== Supplied passage ==

===

Kunbi (alternatively Kanbi) (Marathi: ISO 15919: Kuṇabī, Gujarati: ISO 15919: Kaṇabī)[1] [2] [3] is a generic term applied to several castes of traditional farmers in Western India.[4] These include the Dhonoje, Ghatole, Masaram, Hindre, Jadav, Jhare, Khaire, Lewa (Leva Patil), Lonare and Tirole communities of Vidarbha. The communities are largely found in the state of Maharashtra but also exist in the states of Madhya Pradesh, Gujarat (now called Patidar), Karnataka, Kerala and Goa. Kunbis are included among the Other Backward Classes (OBC) in Maharashtra.
Most of the Mavalas serving in the armies of the Maratha Empire under Shivaji came from this community.[5] The Shinde and Gaekwad dynasties of the Maratha Empire are originally of Kunbi origin.[6] In the fourteenth century and later, several Kunbis who had taken up employment as military men in the armies of various rulers underwent a process of Sanskritisation and began to identify themselves as Marathas. The boundary between the Marathas and the Kunbi became obscure in the early 20th century due to the effects of colonisation, and the two groups came to form one block, the Maratha-Kunbi.
Tensions along caste lines between the Kunbi and the Dalit communities were seen in the Khairlanji killings, and the media have reported sporadic instances of violence against Dalits. Other inter-caste issues include the forgery of caste certificates by politicians, mostly in the grey Kunbi-Maratha caste area, to allow them to run for elections from wards reserved for OBC candidates. In April 2005, the Supreme Court of India ruled that the Marathas are not a sub-caste of Kunbis.
Maharashtra's Kunbi community shares links with North and Eastern India's Kurmi. Both are farming communities. Both communities have deep roots in agriculture, with "Kunbi" itself meaning "farmer" in Marathi. The Indian government in 2006 recognized them as synonymous and NCBC issued notification that the 'Kurmi' caste / community of Maharashtra is akin to the Kunbis of Maharashtra and is socially and educationally backward..[7] [8]
According to the Anthropological Survey of India, the term Kunbi is derived from kun and bi meaning "people" and "seeds", respectively. Conjoined, the two terms mean "those who germinate more seeds from one seed". Another etymology states that Kunbi is believed to have come from the Marathi word kunbawa, or Sanskrit kur, meaning "agricultural tillage". Yet another etymology states that Kunbi derives from kutumba ("family"), or from the Dravidian kul, "husbandman" or "cultivator". Thus anyone who took up the occupation of a cultivator could be brought under the generic term Kunbi. G. S. Ghurye has posited that while the term may "signify the occupation of the group, viz., that of cultivation ... it is not improbable that the name may be of tribal origin."

===

== Supplied entries ==
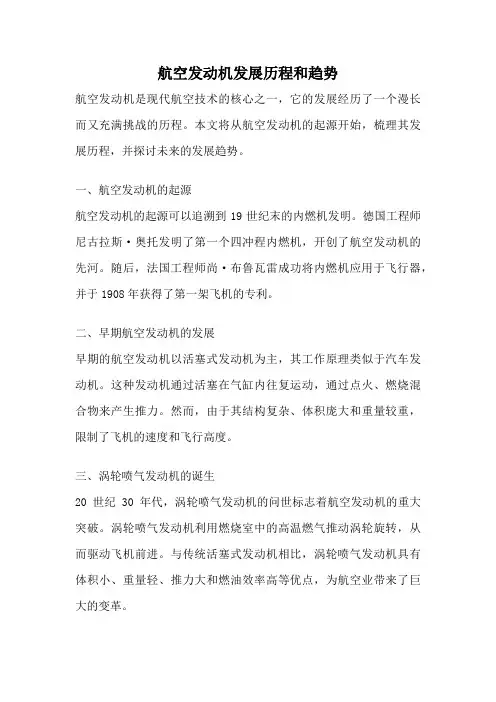 航空发动机发展历程和趋势

航空发动机是现代航空技术的核心之一，它的发展经历了一个漫长而又充满挑战的历程。本文将从航空发动机的起源开始，梳理其发展历程，并探讨未来的发展趋势。

一、航空发动机的起源

航空发动机的起源可以追溯到 19 世纪末的内燃机发明。德国工程师尼古拉斯·奥托发明了第一个四冲程内燃机，开创了航空发动机的先河。随后，法国工程师尚·布鲁瓦雷成功将内燃机应用于飞行器，并于 1908 年获得了第一架飞机的专利。

二、早期航空发动机的发展

早期的航空发动机以活塞式发动机为主，其工作原理类似于汽车发动机。这种发动机通过活塞在气缸内往复运动，通过点火、燃烧混合物来产生推力。然而，由于其结构复杂、体积庞大和重量较重，限制了飞机的速度和飞行高度。

三、涡轮喷气发动机的诞生

20 世纪 30 年代，涡轮喷气发动机的问世标志着航空发动机的重大突破。涡轮喷气发动机利用燃烧室中的高温燃气推动涡轮旋转，从而驱动飞机前进。与传统活塞式发动机相比，涡轮喷气发动机具有体积小、重量轻、推力大和燃油效率高等优点，为航空业带来了巨大的变革。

===

== Assigned task ==
Using the Kunbi text, mark each statement yes or no and quote the exact words of the text that decide it. (a) In April 2005 the Supreme Court of India ruled that the Marathas are a sub-caste of Kunbis. (b) The Shinde and Gaekwad dynasties of the Maratha Empire are said to be originally of Kunbi origin. (c) According to the Anthropological Survey of India, "kun" means "seeds."

== Response for this exercise ==
(a) No: "In April 2005, the Supreme Court of India ruled that the Marathas are not a sub-caste of Kunbis."
(b) Yes: "The Shinde and Gaekwad dynasties of the Maratha Empire are originally of Kunbi origin."
(c) No: "the term Kunbi is derived from kun and bi meaning "people" and "seeds", respectively."